10:03 AM, 11th August 2023, About 9 months ago

Ian I Totally agree as I am in the same situation.

Gromit

10:19 AM, 11th August 2023, About 9 months ago

Typical Government using a sledgehammer to crack a non-existent nut, and not having the foggiest idea how it'll be implemented nor the consequences of doing so.
But it does tick a box and gets Greta Thunberg off their backs so it's all worth it.

Derek t

10:31 AM, 11th August 2023, About 9 months ago

We won’t be doing any upgrading tenants will be given notice and property sold can’t wait to get out of this game everything stacked against us it’s not fun anymore

Churchills Tax Advisers

11:47 AM, 11th August 2023, About 9 months ago

Reply to the comment left by Derek t at 11/08/2023 - 10:31
You probably will not be able to give notice. Anyone would think it is your property:-D

Blodwyn

12:01 PM, 11th August 2023, About 9 months ago

I'm afraid there's no point expecting sense from the government, it's waking up to the approaching disaster that may come next year when the Great British Public hold them to account for Boris and his selfish stupidity, Truss and her henchman Kwasi whose combined idiocy did far reaching damage to our national reputation let alone our economy and other manifold sins to be trotted out by sniggering Labour and Lib Dem zealots?
They are left blowing with every wind that promises votes, promises that anyone with political experience knows are never fulfilled.
Why aren't councils building council houses on land that is being handed over to builders who want a huge profit from their labours, not council houses for a reasonable rent?? It's not impossible. I'm not the only person who was brought up near excellent council house estates? They worked then, why not now?

Peter Wood (alias Hawkeye)

12:29 PM, 11th August 2023, About 9 months ago

When / if they introduce the same compulsory ‘A-C’ EPC upgrades for all residential homes … even a more even interesting scenario.

Graham Bowcock

13:17 PM, 11th August 2023, About 9 months ago

Maybe time to sell up Ian.

Not said with any disrespect as I am offloading houses myself, as are many of the landlords of my agency.

However, some will wortk through all the issues to comply with the laws, whatever they think of those laws.

My mother is tenant of a house with a G EPC. the owner has done minimal works and obtained an exemption due to the costs incurred. Quite frankly this is not really good enough - if it hadn't been the family home for so long (it's a farmhouse and we suewd to run the farm) I wouldn't expect anyone to live in it. Far too cold and very costly to heat - coal fires and storage heaters.

Slooky

14:10 PM, 11th August 2023, About 9 months ago

Reply to the comment left by Graham Bowcock at 11/08/2023 - 13:17
My understanding is that if the tenant doesn't want the work done (as many don't) they only need to write a letter to say so. The work is then postponed until the tenant moves out.
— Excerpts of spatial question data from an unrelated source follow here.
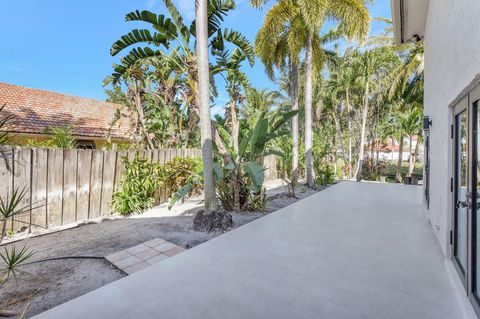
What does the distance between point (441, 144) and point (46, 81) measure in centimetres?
2278

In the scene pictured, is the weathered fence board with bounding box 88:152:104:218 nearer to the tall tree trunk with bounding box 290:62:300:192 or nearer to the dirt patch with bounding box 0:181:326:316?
the dirt patch with bounding box 0:181:326:316

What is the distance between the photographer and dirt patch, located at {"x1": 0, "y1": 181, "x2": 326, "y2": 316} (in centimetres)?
281

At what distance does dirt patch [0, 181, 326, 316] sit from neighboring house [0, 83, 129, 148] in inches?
210

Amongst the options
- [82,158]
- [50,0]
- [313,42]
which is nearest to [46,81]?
[50,0]

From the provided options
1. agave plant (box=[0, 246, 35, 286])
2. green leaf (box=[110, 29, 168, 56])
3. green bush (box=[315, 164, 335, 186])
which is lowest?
agave plant (box=[0, 246, 35, 286])

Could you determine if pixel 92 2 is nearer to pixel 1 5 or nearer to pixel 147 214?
pixel 1 5

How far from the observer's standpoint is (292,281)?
3.05m

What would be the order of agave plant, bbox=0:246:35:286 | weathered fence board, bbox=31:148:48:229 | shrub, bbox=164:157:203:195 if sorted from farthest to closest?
shrub, bbox=164:157:203:195 < weathered fence board, bbox=31:148:48:229 < agave plant, bbox=0:246:35:286

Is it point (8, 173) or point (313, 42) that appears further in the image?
point (313, 42)

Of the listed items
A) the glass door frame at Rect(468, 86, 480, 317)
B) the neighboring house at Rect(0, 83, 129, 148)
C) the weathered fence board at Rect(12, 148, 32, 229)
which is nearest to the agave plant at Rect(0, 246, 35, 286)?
the weathered fence board at Rect(12, 148, 32, 229)

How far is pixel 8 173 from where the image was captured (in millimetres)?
4637

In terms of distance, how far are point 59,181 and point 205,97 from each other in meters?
3.70

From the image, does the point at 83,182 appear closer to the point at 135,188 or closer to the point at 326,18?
the point at 135,188

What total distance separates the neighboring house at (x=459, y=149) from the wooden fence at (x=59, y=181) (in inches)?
247
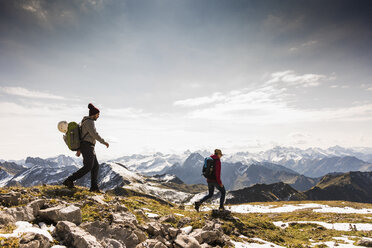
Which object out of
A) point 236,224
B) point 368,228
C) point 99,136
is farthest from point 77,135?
point 368,228

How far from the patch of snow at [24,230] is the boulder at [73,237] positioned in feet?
0.98

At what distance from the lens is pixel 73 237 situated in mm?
5762

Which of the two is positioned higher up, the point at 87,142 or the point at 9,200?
the point at 87,142

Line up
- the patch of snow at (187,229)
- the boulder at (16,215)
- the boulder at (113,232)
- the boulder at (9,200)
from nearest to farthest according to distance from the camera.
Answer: the boulder at (16,215) → the boulder at (113,232) → the boulder at (9,200) → the patch of snow at (187,229)

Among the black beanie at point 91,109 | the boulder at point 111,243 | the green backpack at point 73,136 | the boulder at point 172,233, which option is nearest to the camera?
the boulder at point 111,243

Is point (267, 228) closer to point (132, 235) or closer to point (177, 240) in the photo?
point (177, 240)

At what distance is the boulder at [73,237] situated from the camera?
5.64 meters

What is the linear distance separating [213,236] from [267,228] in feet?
29.4

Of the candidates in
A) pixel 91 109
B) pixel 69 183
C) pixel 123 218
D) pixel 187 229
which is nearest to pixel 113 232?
pixel 123 218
I would then surmise that if the tenant wants the work done they should go and stay somewhere else at their own cost just as a normal owner occupier would have to do if extreme works are done on their own property. In this scenario the owner occupier still has to pay the mortgage and bills on their own property and also pay the bills and rent on their temporary property.

If this is reflected on the rental market then I can not see any logic that says the landlord should pay tenants to stay somewhere else temporarily. But logic doesn't always come into it. If tenants make the choice and request that the work is done (assuming no exemptions) then the tenant should play a part and move somewhere else while the work is done. Likewise if they want the work to be done and it is work that can be done while they stay at the property they should facilitate the works and not sit on their hands and expect everyone to run around after them

Graham Bowcock

14:34 PM, 11th August 2023, About 9 months ago

Reply to the comment left by Slooky at 11/08/2023 - 14:10
It's not a question of the tenant wanting the works done, the landlord has a legal requirement to do them. Clearly if the tenant doesn't want them done, then the landlord may be stumped.
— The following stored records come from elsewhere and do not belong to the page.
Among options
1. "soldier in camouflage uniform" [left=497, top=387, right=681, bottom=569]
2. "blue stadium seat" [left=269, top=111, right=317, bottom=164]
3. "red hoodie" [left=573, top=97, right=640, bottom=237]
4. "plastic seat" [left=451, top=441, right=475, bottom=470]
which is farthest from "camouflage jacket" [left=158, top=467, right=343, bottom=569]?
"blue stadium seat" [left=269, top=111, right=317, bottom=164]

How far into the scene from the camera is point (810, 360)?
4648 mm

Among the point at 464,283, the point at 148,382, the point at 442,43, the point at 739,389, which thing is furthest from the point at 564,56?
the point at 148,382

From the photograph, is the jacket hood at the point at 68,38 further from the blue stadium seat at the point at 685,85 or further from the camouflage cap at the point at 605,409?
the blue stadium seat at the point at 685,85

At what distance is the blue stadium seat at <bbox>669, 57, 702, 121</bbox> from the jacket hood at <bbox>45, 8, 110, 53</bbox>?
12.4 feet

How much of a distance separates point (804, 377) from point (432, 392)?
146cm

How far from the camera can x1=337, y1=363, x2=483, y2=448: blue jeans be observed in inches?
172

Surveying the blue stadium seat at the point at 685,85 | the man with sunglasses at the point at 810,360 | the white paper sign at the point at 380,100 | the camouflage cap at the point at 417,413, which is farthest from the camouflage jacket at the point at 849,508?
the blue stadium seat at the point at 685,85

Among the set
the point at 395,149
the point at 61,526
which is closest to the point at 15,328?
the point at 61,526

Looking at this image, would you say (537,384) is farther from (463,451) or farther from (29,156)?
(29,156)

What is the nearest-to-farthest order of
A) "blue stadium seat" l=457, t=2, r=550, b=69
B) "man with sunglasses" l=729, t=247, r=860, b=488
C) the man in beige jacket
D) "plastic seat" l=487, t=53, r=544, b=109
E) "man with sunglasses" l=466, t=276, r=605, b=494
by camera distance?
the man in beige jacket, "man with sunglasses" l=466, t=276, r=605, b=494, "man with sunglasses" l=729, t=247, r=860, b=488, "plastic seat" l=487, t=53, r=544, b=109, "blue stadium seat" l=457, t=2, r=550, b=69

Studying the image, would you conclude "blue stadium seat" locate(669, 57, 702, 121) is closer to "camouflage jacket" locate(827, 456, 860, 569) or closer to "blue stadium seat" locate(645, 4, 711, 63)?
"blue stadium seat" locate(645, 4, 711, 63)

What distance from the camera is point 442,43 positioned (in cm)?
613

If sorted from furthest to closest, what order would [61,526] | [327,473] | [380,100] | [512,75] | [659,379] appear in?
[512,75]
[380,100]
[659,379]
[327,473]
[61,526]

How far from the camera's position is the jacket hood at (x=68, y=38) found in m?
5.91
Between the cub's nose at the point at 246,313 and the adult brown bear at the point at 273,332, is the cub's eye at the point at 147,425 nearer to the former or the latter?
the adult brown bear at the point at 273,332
Having managed some large portfolios, we often had to accommodate tenants whilst works were being done in their house.

We'd always look at the impact on tenants and work out if they really had to be moved out - does it improve the quality/cost of works? If so then the landlord would pay temporary costs, quiter often a caravan in the garden.

Doesn't sound too unreasonable to me for the landlord to meet the costs, subejct to careful management.

Slooky

14:41 PM, 11th August 2023, About 9 months ago

Reply to the comment left by Graham Bowcock at 11/08/2023 - 14:34
It's called "third party consent exemption". It's on the government website and it quite clearly says the landlord is exempted if the tenant does not want the works done. The exemption either lasts 5 years or until the tenant leaves, whichever is the shortest. If the tenant is still there in 5 years time, consent should be sought again and they can say no again.

My understanding is that the same exemption will exist with the new EPC legislation.